Da mit Sicherheit fast alle Anwender auch die Lüfter nutzen werden, die der Hersteller original beilegt, verzichte ich bewusst auf das Messen mit vermeintlichen Referenzlüftern. Dies wird nämlich schnell zur Farce, da die Radiatoren sehr unterschiedlich aufgebaut sein können. Dann aber ist nicht sichergestellt, ob so ein Vergleichslüfter überhaupt auf dem betreffenden Radiator bei einer gewissen Drehzahl auch optimal performt. Das wissen die Hersteller meist besser als ein Tester und würde man es richtig machen wollen, müsste man mit mindestens zwei Referenzen arbeiten, nämlich einmal mit viel statischem Druck und einmal mit viel Durchsatz. Allerdings rechtfertig der mögliche Erkenntnisgewinn dann den zeitlichen Aufwand nicht mehr.

Das ganze Messen an der CPU ist etwas tricky, deshalb habe ich mir für den internen Gebrauch ein kleines Programm geschrieben, mit dem ich die Prozessorlast kontinuierlich erhöhen kann. Zusammen mit dem Monitoring der zur CPU insgesamt zugeführten Leistung kann man so ziemlich exakt auch die Abwärme einstellen, also die Leistung, die die Kühlung ja letztendlich wieder abführen muss. Ich protokolliere dazu insgesamt 4 Temperaturen, die sich in die maximale Kerntemperatur, die Temperatur des CPU-Packages, sowie die Wassertemperaturen am Radiator bei der Zuführung (Intake) und dem Auslass (Outtake) aufteilen.

Die Wassertemperaturen messe ich mit der Infrarotkamera direkt am Blech gegenüber den beiden Anschlüssen, da dieser vor allem beim Intake am höchsten ist. Außerdem nutze ich die Makrolinse, um die Wirkung der Lamellen beim Wärmefluss zu überprüfen. Die native Auflösung von 640 x 480 Pixeln beim Bolometer für ca. 4 cm² überprüfte Fläche ist da wirklich ausreichend. Ich habe allerdings keine Fehlstellen finden können; die Verarbeitung passt also perfekt.

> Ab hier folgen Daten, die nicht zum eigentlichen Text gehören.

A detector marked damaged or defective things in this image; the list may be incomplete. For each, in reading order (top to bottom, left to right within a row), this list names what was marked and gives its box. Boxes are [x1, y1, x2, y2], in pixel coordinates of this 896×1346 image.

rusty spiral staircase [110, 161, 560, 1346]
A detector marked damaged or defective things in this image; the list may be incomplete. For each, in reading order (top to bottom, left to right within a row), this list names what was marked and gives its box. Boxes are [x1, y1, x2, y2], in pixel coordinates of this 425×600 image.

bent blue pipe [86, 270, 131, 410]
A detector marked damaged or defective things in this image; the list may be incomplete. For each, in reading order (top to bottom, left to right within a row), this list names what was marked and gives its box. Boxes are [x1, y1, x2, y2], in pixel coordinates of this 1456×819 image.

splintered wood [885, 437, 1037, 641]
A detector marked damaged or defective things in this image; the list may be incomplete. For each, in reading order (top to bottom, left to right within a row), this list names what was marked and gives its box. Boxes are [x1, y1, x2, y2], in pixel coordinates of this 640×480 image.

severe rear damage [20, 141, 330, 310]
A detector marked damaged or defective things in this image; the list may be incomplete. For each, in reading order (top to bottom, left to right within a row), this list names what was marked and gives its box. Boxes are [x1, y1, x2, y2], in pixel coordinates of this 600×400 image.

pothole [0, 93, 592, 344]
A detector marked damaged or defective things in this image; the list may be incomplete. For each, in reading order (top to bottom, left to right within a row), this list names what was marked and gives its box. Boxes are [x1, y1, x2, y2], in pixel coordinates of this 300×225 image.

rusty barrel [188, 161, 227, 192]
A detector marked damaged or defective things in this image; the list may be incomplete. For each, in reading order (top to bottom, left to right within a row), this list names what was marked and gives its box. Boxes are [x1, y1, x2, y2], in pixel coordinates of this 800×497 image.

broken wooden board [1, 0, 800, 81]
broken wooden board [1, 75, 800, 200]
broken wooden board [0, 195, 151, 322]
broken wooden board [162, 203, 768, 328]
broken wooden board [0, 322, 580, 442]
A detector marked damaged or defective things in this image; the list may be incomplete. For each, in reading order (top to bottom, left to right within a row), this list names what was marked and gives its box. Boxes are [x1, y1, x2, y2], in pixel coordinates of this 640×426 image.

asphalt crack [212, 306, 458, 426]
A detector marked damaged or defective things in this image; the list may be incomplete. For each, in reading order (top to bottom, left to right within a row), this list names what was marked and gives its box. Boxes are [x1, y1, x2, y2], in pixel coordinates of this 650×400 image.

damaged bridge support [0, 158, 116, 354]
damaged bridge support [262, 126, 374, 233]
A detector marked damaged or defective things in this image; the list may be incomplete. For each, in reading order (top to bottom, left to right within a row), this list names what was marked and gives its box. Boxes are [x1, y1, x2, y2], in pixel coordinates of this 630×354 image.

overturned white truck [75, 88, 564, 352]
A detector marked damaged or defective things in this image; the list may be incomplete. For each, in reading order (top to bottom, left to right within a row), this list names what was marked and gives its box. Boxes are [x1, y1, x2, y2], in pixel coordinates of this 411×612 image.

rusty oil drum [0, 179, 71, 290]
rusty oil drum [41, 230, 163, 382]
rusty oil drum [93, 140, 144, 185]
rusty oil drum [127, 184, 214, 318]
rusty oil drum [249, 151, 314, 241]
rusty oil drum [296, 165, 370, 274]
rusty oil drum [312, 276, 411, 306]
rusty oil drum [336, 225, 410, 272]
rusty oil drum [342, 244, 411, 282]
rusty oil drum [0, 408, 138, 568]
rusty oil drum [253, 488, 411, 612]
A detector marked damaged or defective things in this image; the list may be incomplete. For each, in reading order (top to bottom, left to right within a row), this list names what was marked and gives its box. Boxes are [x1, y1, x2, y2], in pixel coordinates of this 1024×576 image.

Kommen wir nun zur Performance, die ich abgestuft in 25-Watt-Schritten ermittelt habe. Die Range von 50 Watt bis 250 Watt sollte mehr als ausreichend sein. Zunächst überlasse ich dem Referenzmainboard des Testaufbaus die Steuerung der Lüfter. Auch das ist der normale Use-Case, den der Anwender ja überwiegend nutzen wird. Die Temperaturen der CPU und des Wasser lesen wir links auf der Primär-Achse ab, die Geschwindigkeit der Lüfter (grüne Kurve) auf der rechten Sekundär-Achse.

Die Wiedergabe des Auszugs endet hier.